§ **What you need to do**
Apart from the images, every record below must be given again without alteration.

§ **Dataset entries**
%%
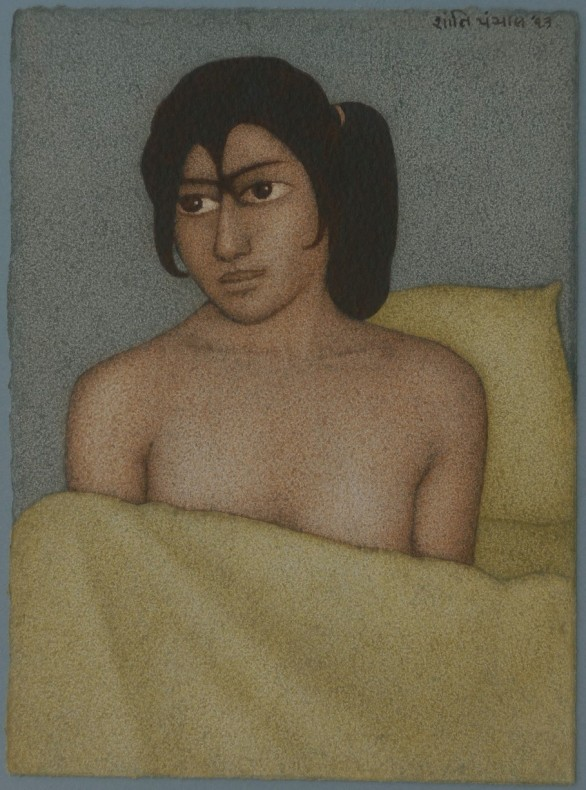 <span class=%22title%22>Woman in Bed<span class=%22title_comma%22>, </span></span><span class=%22year%22>2013</span>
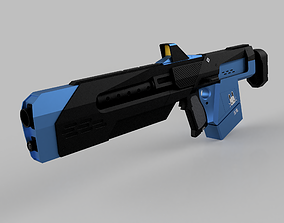 3D print model Destiny 2 Jade Rabbit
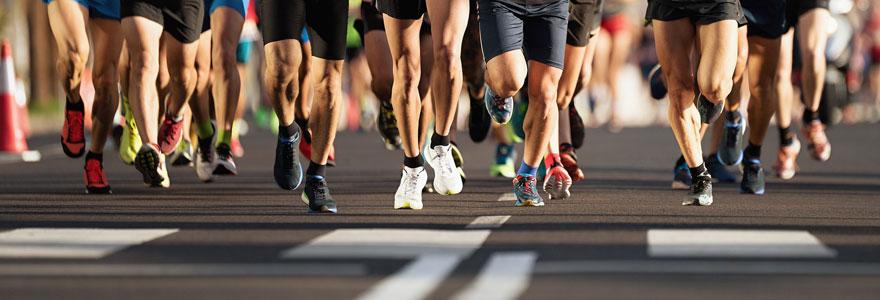 Astuces sur la course à pied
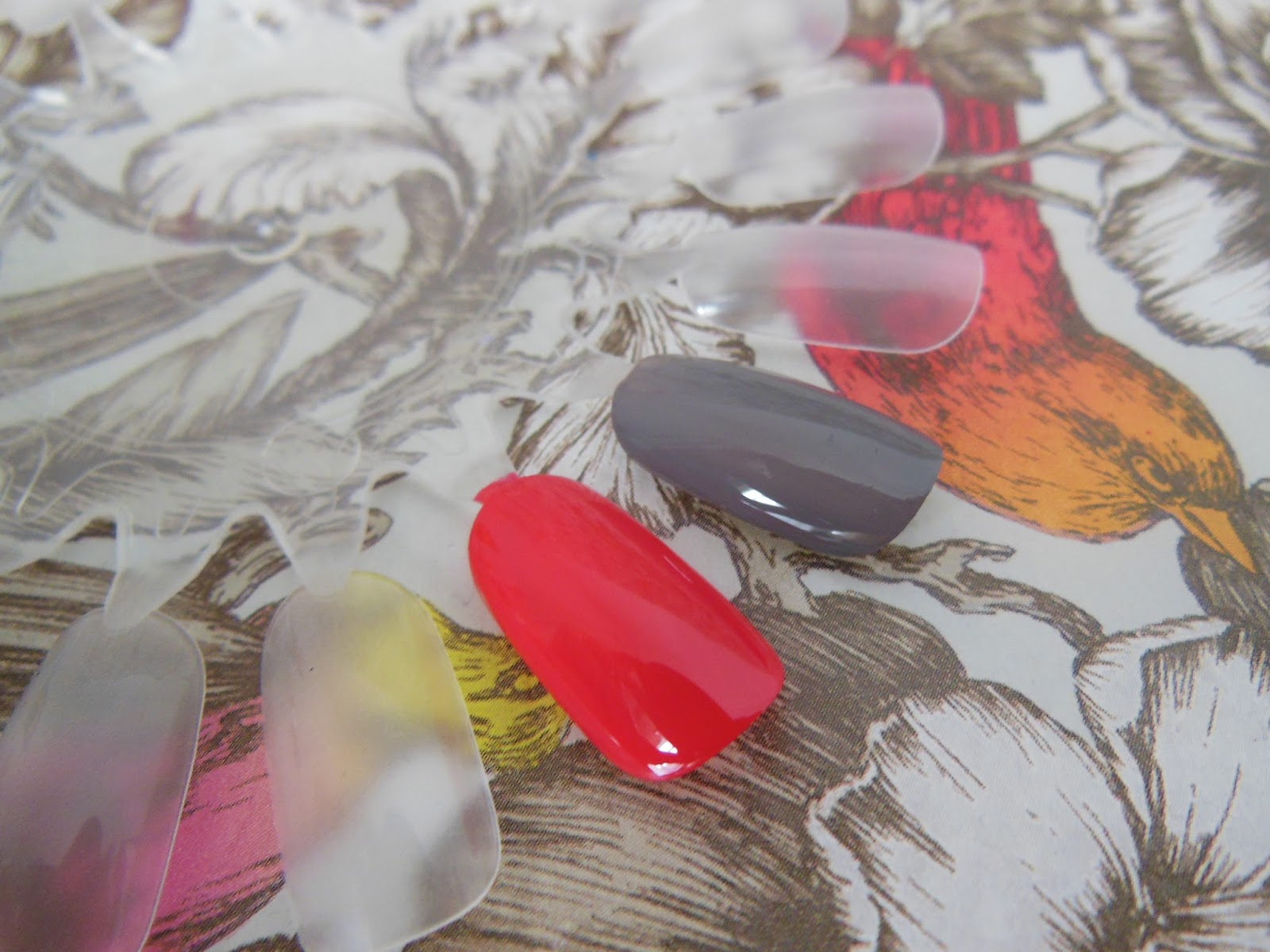 Dr Lewinn's renunail triple strength nail colours pomegranate and graphite swatches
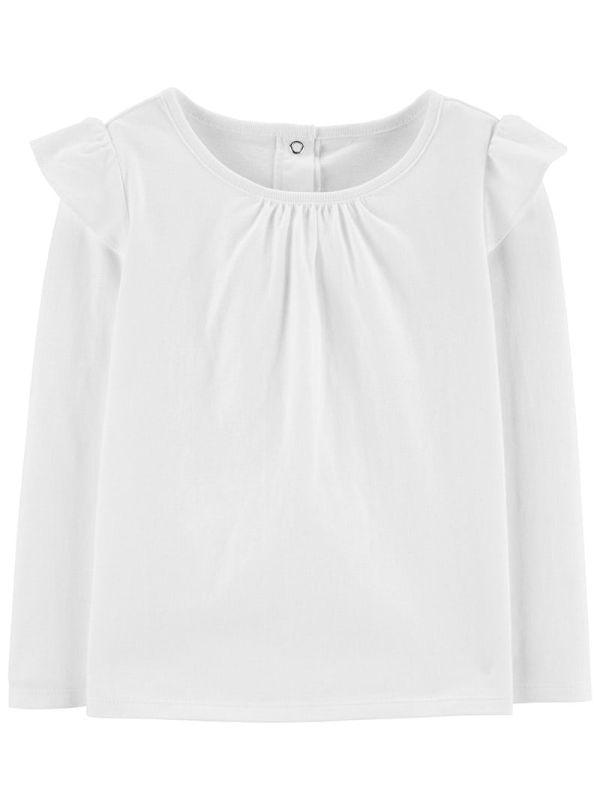 Oshkosh μπλούζα μακριμάνικη με βολάν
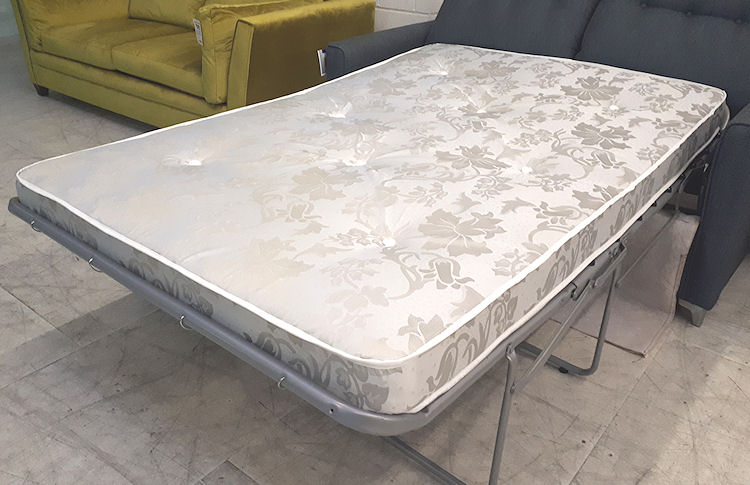 sofa bed sprung mattress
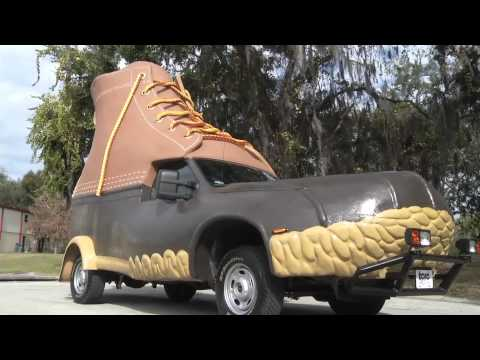 These Guys Put A Truck Into A Boot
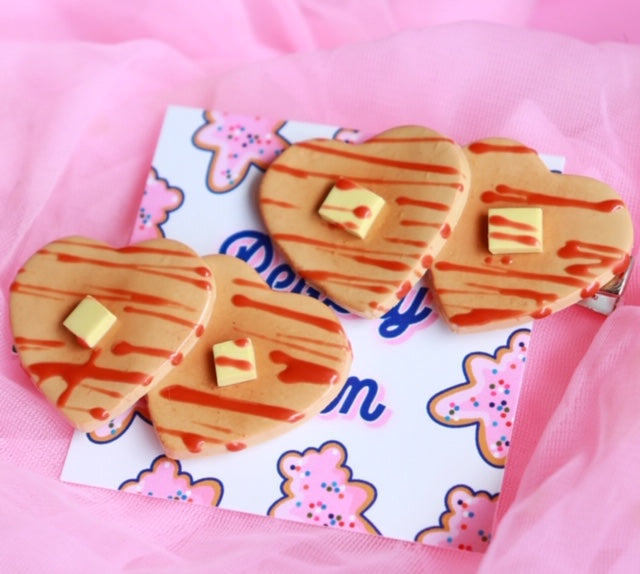 Buttered Pancake Hair Clips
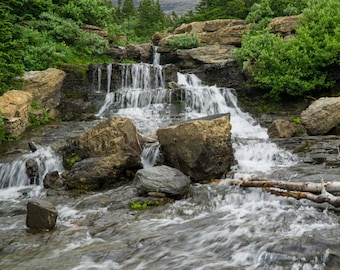 Graceful Waterfall Landscape Fine Art Photo Print - Glacier National Park, peaceful swirling water, inspiring nature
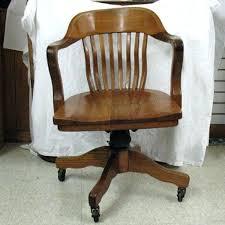 antique wooden office chair. vintage desk chair wooden old solid wood swivel chairs secretary desks oak . antique office n
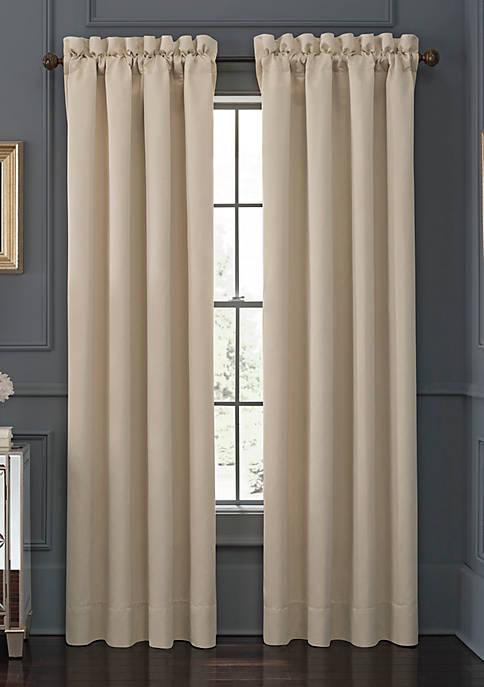 Abrielle Window Panels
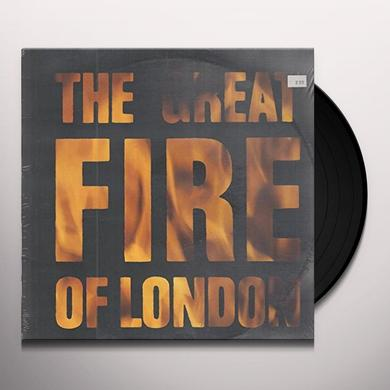GREAT FIRE OF LONDON / VARIOUS Vinyl Record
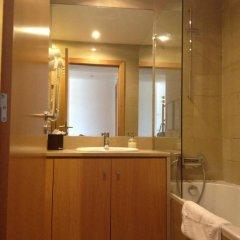 Апартаменты Apartments Lisboa - Parque das Nacoes Студия с различными типами кроватей фото 17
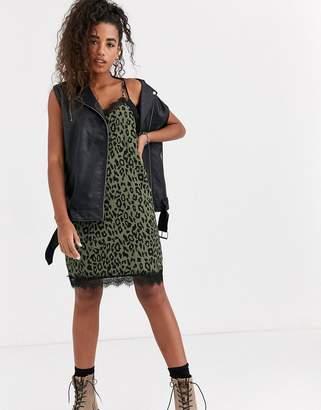 Pepe Jeans Anne leopard print slip dress-Gold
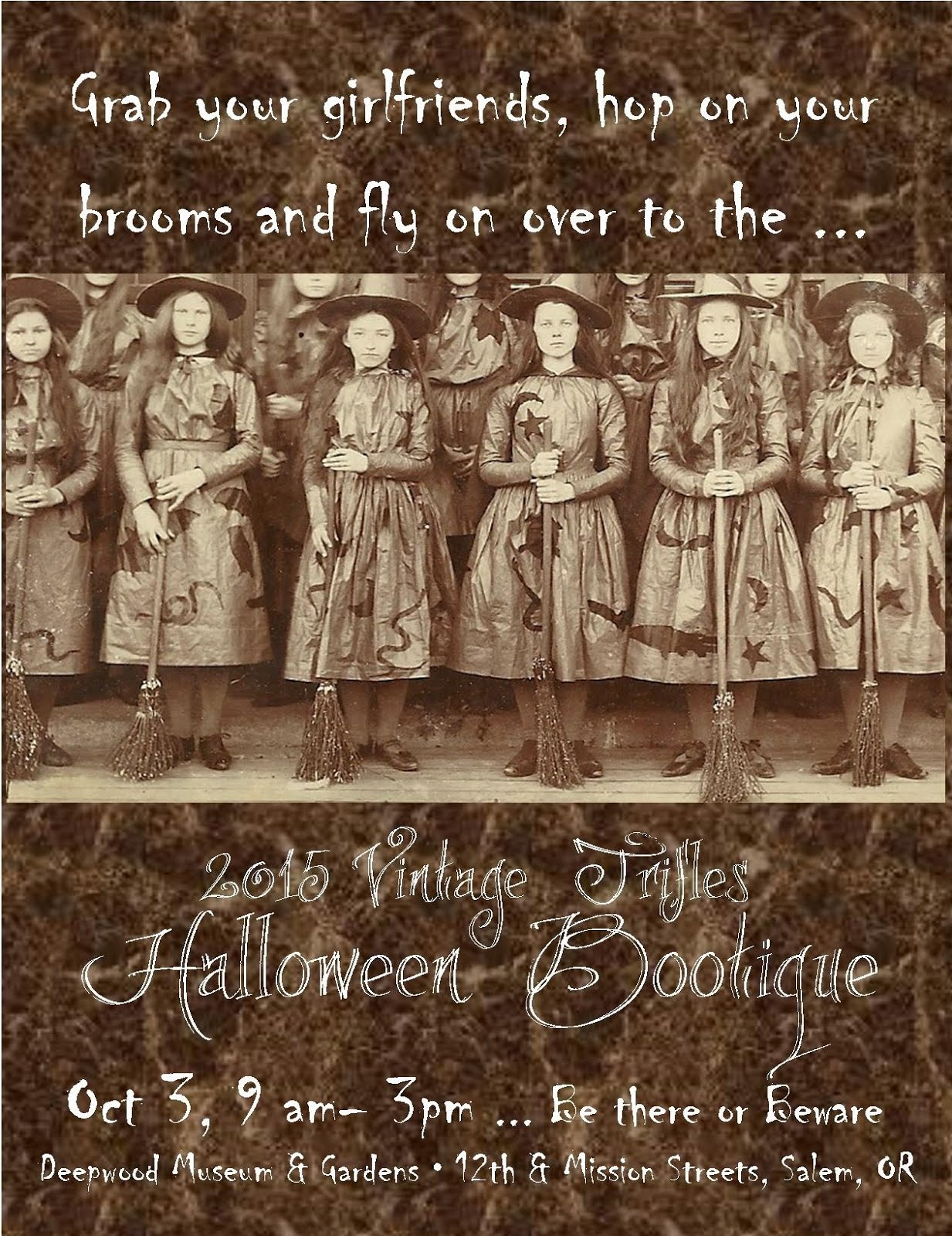 Vintage Halloween Bootique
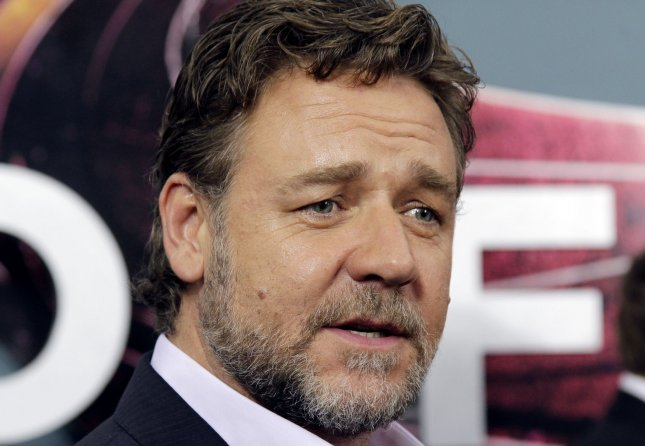 Russell Crowe arrives on the red carpet at the Man Of Steel world premiere at Lincoln Center's Alice Tully Hall in New York City on June 10, 2013. UPI/John Angelillo
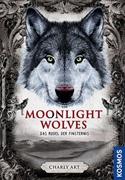Bild von Art, Charly: Moonlight wolves, Das Rudel der Finsternis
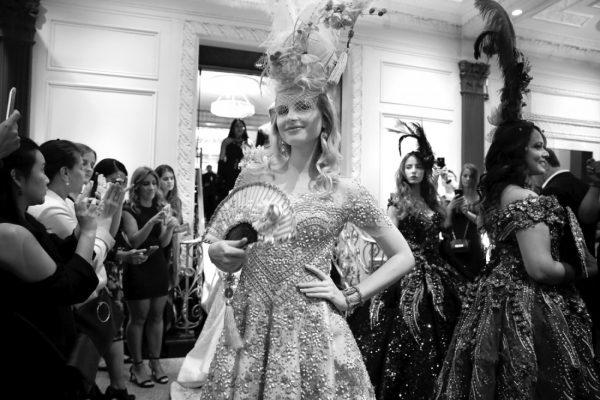 Gina Frias London Limited NYFW SS2019 photo by Cheryl Gorski 73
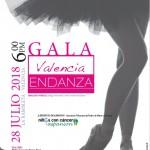 Gala-Valencia-Endanza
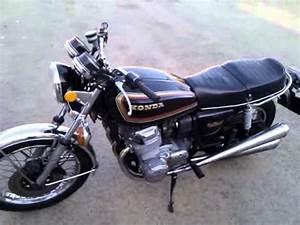 Honda Cb 750 Four : honda cb 750 four k7 youtube ~ Jslefanu.com Haus und Dekorationen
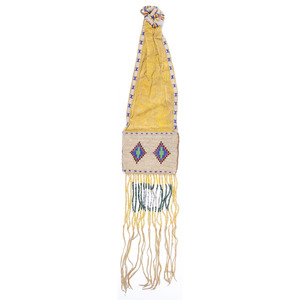Plains Beaded Hide Tobacco Bag, Deaccessioned From the Hopewell Museum, Hopewell, NJ
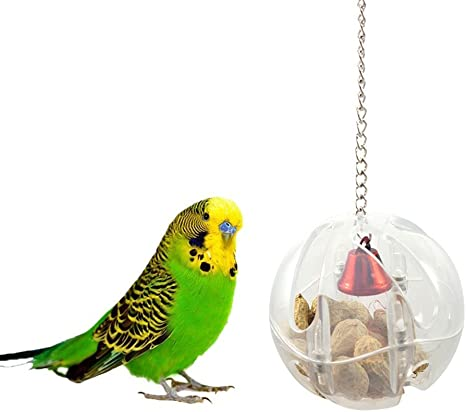 Finch Bird Foraging Feeder for Parrots Parakeet Lovebirds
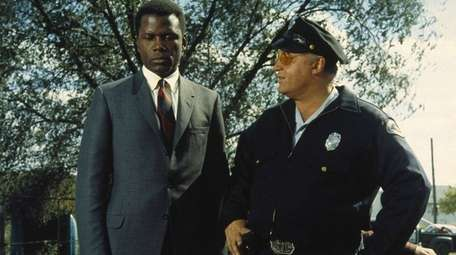 Sidney Poitier and Rod Steiger in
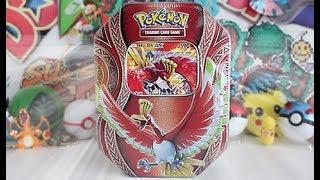 Opening A New Pokemon Ho-Oh GX Tin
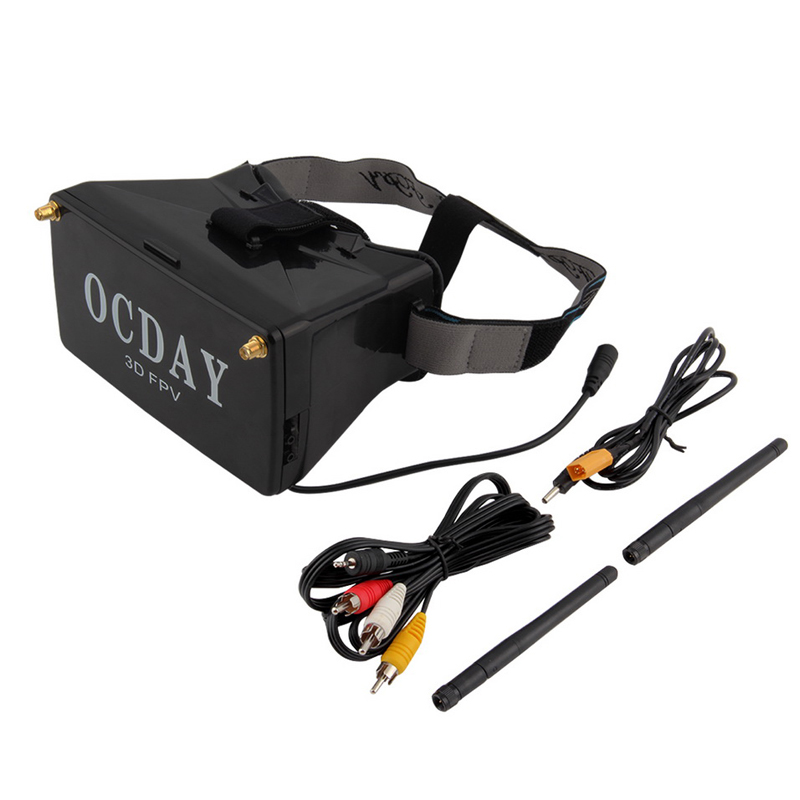 1pcs 5.8G Dual Receiver FPV 3D Video Glasses Viewer Handset Video Virtual Display fpv mini 5 8g 150ch mini fpv receiver uvc video downlink otg vr android phone tablet pc fpv mobile phone display receiver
%%
§ **Answer for the task**
 <span class=%22title%22>Woman in Bed<span class=%22title_comma%22>, </span></span><span class=%22year%22>2013</span>
 3D print model Destiny 2 Jade Rabbit
 Astuces sur la course à pied
 Dr Lewinn's renunail triple strength nail colours pomegranate and graphite swatches
 Oshkosh μπλούζα μακριμάνικη με βολάν
 sofa bed sprung mattress
 These Guys Put A Truck Into A Boot
 Buttered Pancake Hair Clips
 Graceful Waterfall Landscape Fine Art Photo Print - Glacier National Park, peaceful swirling water, inspiring nature
 antique wooden office chair. vintage desk chair wooden old solid wood swivel chairs secretary desks oak . antique office n
 Abrielle Window Panels
GREAT FIRE OF LONDON / VARIOUS Vinyl Record
 Апартаменты Apartments Lisboa - Parque das Nacoes Студия с различными типами кроватей фото 17
 Pepe Jeans Anne leopard print slip dress-Gold
 Vintage Halloween Bootique
 Russell Crowe arrives on the red carpet at the Man Of Steel world premiere at Lincoln Center's Alice Tully Hall in New York City on June 10, 2013. UPI/John Angelillo
Bild von Art, Charly: Moonlight wolves, Das Rudel der Finsternis
 Gina Frias London Limited NYFW SS2019 photo by Cheryl Gorski 73
 Gala-Valencia-Endanza
 Honda Cb 750 Four : honda cb 750 four k7 youtube ~ Jslefanu.com Haus und Dekorationen
Plains Beaded Hide Tobacco Bag, Deaccessioned From the Hopewell Museum, Hopewell, NJ
 Finch Bird Foraging Feeder for Parrots Parakeet Lovebirds
 Sidney Poitier and Rod Steiger in
 Opening A New Pokemon Ho-Oh GX Tin
 1pcs 5.8G Dual Receiver FPV 3D Video Glasses Viewer Handset Video Virtual Display fpv mini 5 8g 150ch mini fpv receiver uvc video downlink otg vr android phone tablet pc fpv mobile phone display receiver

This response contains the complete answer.